Why is (ℕ, $\leq$) considered a well ordered set but (ℕ, $\geq$) is not?

Question

I'm taking a discrete mathematics course right now and I can't quite understand what a well ordered set is. From what I do understand, a set is considered to be well ordered if it's a totally ordered set and all non empty subset has a smallest element. So $(ℕ, \leq)$ is considered a well ordered set because it's a totally ordered set and $0$ is the smallest element. Isn't this true for the set $(ℕ, \geq)$ as well? From what I understand, it's a totally ordered set and $0$ would be the smallest element but the notes from the professor says that it's not.

Thanks

(edit : typo)

Answer 1

You're mixing up the terminology. "Smallest" with respect to $\geq$ is the "Largest" with respect to $\leq.$

In other words, saying $(\mathbb{N}, \geq)$ is well-ordered would imply that $\mathbb{N}$ has a largest element with respect to the usual order.
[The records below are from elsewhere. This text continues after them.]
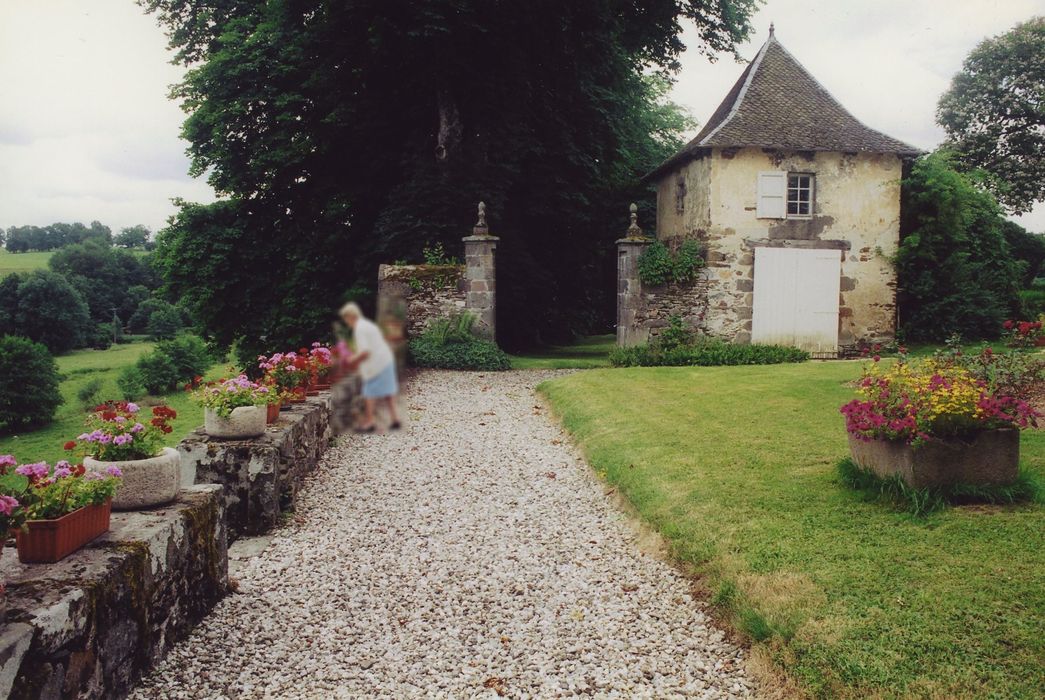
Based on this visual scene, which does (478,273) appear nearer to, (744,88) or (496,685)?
(496,685)

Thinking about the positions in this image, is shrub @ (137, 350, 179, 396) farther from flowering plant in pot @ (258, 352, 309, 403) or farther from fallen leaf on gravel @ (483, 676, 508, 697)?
fallen leaf on gravel @ (483, 676, 508, 697)

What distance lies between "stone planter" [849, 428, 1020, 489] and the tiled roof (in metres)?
18.4

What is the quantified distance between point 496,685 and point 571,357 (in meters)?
22.5

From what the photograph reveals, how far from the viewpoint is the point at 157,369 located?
2.59m

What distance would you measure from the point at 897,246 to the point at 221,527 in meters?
26.2

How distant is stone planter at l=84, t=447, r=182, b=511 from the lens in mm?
8148

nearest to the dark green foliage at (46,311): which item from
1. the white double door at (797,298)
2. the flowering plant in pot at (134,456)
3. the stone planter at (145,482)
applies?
the flowering plant in pot at (134,456)

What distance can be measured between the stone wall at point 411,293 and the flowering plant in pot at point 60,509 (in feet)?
12.4

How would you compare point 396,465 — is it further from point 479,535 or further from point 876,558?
point 876,558

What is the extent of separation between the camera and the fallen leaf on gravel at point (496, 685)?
7.56 metres

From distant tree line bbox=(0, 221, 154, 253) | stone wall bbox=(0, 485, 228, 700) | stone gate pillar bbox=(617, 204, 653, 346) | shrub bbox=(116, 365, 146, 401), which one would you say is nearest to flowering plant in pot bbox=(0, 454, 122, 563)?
stone wall bbox=(0, 485, 228, 700)

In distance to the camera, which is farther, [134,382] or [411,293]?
[134,382]

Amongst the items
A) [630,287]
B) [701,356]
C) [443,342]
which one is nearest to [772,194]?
[630,287]

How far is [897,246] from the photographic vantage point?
28344 millimetres
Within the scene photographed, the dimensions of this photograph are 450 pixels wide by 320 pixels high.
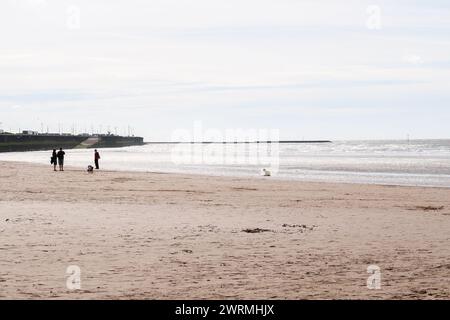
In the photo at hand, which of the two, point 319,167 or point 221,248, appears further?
point 319,167

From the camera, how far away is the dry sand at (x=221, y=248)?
909cm

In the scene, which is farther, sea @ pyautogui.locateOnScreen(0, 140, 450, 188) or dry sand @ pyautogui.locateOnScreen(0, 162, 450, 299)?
sea @ pyautogui.locateOnScreen(0, 140, 450, 188)

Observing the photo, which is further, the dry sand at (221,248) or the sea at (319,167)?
the sea at (319,167)

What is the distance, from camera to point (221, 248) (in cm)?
1256

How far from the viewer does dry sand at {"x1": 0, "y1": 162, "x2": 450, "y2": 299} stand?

Does it?

Answer 2

For $(\mathbb{N},\le )$ and any set $A \subseteq \mathbb{N}$ such that $A \neq \emptyset$, the smallest element $s$ of $A$ satisfies the property that for all $a \in A$, $s \le a$.

Now, consider $(\mathbb{N}, \ge )$ and any set $B \subseteq \mathbb{N}$ such that $B \neq \emptyset$. The "smallest" element $s$ of $B$ must satisfy the property that for all $b \in B$, $s \ge b$. If $B = \mathbb{N}$, you already know there is no such element $s$.

Answer 3

Note that for a subset $S \subseteq \mathbb N$, the "smallest" element with respect to $\geq$ would mean an element $a$ such that, for all $s \in S$ you have $a \geq s$.

You can convince yourself that any infinite $S \subset \mathbb N$ does not have a smallest element with respect to $\geq$.